Nick, Cyril, and myself and both babies are leaving for Fort Myers 11 o’clock Monday p.m. There’s been no word so far from outside.
Met a Marathon (Key) boat this side of the Cape. Miami alright, don’t know about Fort Myers. Now for the trip. Oh, what a trip!
We were until 9 o’clock that night making Marco. Engine trouble on account of trash in gas. Cyril and Nick keep busy. I have had to watch both kids. Bless their hearts they have both been darlings. Leonard is especially good for him.
Left Marco at 11:30… cleaned gas and cleaned out carburetor best they could. Made it here (Fort Myers Beach) at 4 a.m., 5 1/2 hours in a rough bad sea. Almost swamped at the Bell Buoy. Had to reverse the engine to let it ride out some of the waves. I am not going to describe that trip any more.
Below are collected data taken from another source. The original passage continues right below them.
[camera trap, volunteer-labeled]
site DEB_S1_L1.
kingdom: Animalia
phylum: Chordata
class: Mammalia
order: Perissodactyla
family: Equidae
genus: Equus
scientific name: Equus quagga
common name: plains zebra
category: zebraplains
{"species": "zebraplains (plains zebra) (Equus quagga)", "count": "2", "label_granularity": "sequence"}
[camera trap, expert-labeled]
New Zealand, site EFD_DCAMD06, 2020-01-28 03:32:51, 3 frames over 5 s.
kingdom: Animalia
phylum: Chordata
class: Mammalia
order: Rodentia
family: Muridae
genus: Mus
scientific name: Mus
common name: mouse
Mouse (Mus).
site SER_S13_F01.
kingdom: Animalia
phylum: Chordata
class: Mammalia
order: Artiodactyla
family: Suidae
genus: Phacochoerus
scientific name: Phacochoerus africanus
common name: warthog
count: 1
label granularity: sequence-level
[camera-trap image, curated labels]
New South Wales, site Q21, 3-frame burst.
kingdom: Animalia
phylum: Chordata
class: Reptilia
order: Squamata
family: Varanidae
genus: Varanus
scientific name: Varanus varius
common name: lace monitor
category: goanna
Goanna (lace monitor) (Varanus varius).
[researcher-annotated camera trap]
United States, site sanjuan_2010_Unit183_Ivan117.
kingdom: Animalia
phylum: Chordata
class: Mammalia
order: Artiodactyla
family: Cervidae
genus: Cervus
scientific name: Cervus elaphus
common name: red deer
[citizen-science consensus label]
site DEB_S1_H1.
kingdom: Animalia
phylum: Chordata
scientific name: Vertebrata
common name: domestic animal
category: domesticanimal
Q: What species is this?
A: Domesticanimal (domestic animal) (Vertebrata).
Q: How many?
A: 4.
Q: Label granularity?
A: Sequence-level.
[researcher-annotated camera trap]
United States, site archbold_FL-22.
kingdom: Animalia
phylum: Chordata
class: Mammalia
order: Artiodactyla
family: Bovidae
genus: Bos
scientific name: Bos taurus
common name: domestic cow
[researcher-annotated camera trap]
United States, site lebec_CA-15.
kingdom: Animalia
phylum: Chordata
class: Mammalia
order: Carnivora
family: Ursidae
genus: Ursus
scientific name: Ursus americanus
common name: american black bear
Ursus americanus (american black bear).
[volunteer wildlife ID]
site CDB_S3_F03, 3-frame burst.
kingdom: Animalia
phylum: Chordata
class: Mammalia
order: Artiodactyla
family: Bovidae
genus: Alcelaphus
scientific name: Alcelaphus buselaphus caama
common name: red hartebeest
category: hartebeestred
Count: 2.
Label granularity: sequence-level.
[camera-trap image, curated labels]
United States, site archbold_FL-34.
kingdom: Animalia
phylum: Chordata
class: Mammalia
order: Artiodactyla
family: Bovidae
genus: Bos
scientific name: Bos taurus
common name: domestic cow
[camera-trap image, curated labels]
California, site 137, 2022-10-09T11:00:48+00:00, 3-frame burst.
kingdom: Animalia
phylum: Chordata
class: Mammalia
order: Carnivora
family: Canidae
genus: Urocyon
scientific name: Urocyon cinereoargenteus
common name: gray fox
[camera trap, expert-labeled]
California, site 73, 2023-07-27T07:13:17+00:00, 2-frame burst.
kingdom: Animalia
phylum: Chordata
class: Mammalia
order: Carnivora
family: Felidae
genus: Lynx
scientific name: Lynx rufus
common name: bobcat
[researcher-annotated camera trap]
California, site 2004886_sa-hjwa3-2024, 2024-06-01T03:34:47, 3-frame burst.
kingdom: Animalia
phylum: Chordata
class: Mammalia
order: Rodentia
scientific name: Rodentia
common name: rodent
One hour more and I believe they would of carried me out of that boat.
Oct. 2. Cyril, Daddy and Nick have gone back to save what they can of our things.
Oct. 6. Daddy came in early this morning. Save most of our things. Not damaged as bad as it could have been, but plenty bad enough.
Oct. 7. Moved in a tar paper shack. It will be our home for a while. How nice to have any kind of a place.
Epilogue: The family story is that upon landing on the Beach sands of Crescent Beach, now Ft Myers Beach, Margaret fell to her knees and kissed the ground, saying she was never living on a lighter again. And to the best of my knowledge, she never did. She and Cyril lived in Iona for a while on the farm of his brother, Leonard Santini. Their third child, Frances, was born there. In 1935 they built a house on the first canal, Primo Drive Ft Myers Beach. The house is still in the family and survived through Hurricane Ian 2022. Margaret died in 1974 in East Fort Myers.

Marci Hallock is Margaret’s granddaughter. Marci is a 6th generation South Florida native, raised since birth on Ft Myers Beach, Florida. She now lives in Tillamook, Oregon where she enjoys life on a peaceful dead-end gravel road on the family dairy farm. She enjoys time with her grandchildren and great-grandchildren. She volunteers as librarian at her local Quilt Museum where she sews dog beds for the local animal shelter. Marci has been researching family history since 3rd grade when she wanted to know how she was related to all her various cousins. She has been fascinated with all Southwest Florida historical families ever since.